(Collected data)
━━━━━━
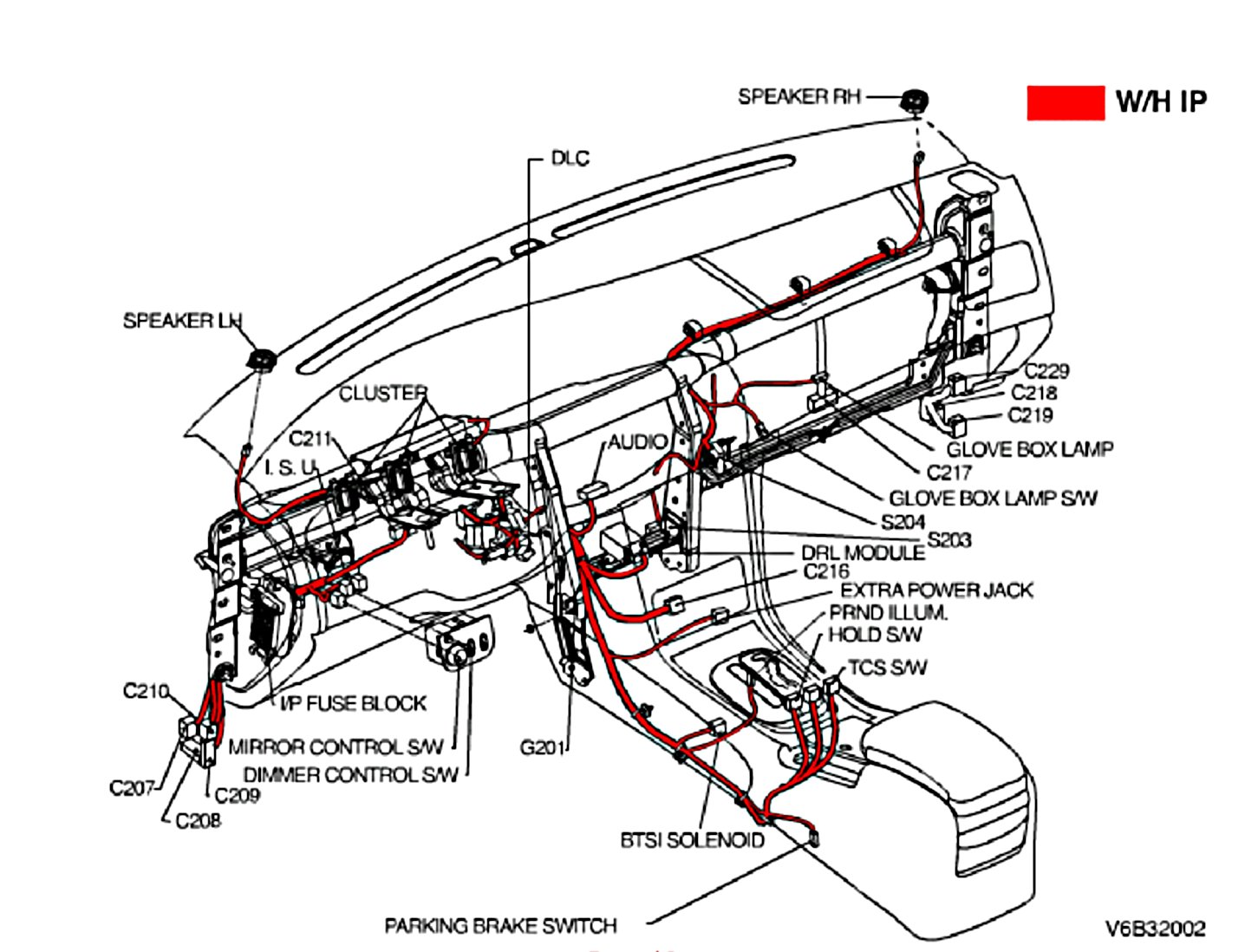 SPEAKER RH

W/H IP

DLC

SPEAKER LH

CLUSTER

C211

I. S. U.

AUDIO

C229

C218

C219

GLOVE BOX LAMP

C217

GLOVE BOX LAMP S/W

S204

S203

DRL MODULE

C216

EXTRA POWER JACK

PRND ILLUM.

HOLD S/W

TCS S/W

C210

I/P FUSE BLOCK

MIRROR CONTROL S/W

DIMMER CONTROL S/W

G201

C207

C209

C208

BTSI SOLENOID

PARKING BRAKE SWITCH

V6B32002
━━━━━━
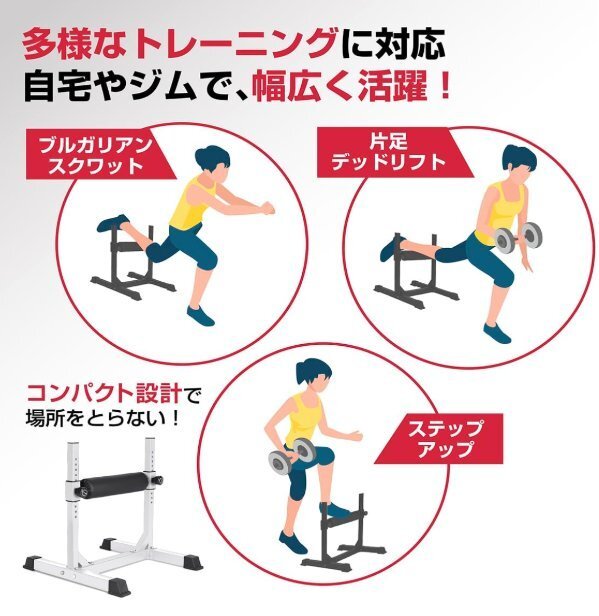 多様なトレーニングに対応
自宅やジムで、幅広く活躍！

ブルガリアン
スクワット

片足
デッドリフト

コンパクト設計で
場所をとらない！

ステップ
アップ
━━━━━━
__Aim of the exercise__.
Take every line above that includes "CONTROL" and list it.

__Result below__.
MIRROR CONTROL S/W
DIMMER CONTROL S/W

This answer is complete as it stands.